Cultural agility is a term employed in talent management to design a complex competency based on skills whose command allows an individual or an organization to perform successfully in cross-cultural situations. Cultural agility has been conceptualized as an individuals' ability to comfortably and effectively work in different cultures (e.g., countries, organizations) and with people from different cultures, national origins, generations, gender, etc.  People with cultural agility are able to "build trust, gain credibility, communicate, and collaborate effectively across cultures".  The concept appears to overlap with others such as cross-cultural competence and cultural intelligence. The subject has been linked to studying abroad, foreign talent acquisition, immigrants and refugees, career success, sports coaching, leadership development, and global business. Currently, the term is often associated with research carried out by Paula Caligiuri, and a few others like Marisa Cleveland, and Zeinab Shawky Younis. On psychological aspects, the command of cultural agility resources may be facilitated by personality traits like extraversion, openness, and predisposition to novelty seeking, but also by appropriate learning. Self-assessment has been pointed out as a practical approach to evaluate the level of competence reached by cultural agility trainees.

History 
Apart from its colloquial use, the term agility was proposed as a relevant concept to industry and business management in the 1990s by Steven L. Goldman, who published a volume on the subject. An early use of the full term (cultural agility) is found in a in a series of conferences by Terry Lee  named "Leadership for the New Millennium", in 1999. 

In recent times, the concept has been amply developed by Paula Caligiuri from Northeastern University and her co-authors, through many academic articles and books, now being widely used in academic literature. Other authors publishing books on agility as a main subject include Peter Gillies from TIAS School for Business and Society (Tilburg, Netherlands), and Guy Morrow, from the University of Melbourne, Australia.

Beyond academic circles, the term has gained popularity in mass media when commenting about the need for acquisition of intercultural skills to achieve adequate inclusion in the socioeconomic workings of an increasingly globalized world. A Cultural Agility Collaboration Group has been established by the University of Minnesota to facilitate developing inclusive, equitable, socially just spaces in campuses, and local communities.

Digitalization 
Digital technologies facilitate communication across cultures, and help overcome language barriers to some extent.

Given exercise A
In the text on cultural agility, which university established a Cultural Agility Collaboration Group?
Given exercise B
Duplicate the passage of the cultural agility text between "In recent times, the" and "of Melbourne, Australia.", inclusive.

Data provided
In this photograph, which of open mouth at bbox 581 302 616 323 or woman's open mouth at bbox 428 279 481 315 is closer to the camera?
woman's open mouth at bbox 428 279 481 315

Reply A
The University of Minnesota.

Reply B
In recent times, the concept has been amply developed by Paula Caligiuri from Northeastern University and her co-authors, through many academic articles and books, now being widely used in academic literature. Other authors publishing books on agility as a main subject include Peter Gillies from TIAS School for Business and Society (Tilburg, Netherlands), and Guy Morrow, from the University of Melbourne, Australia.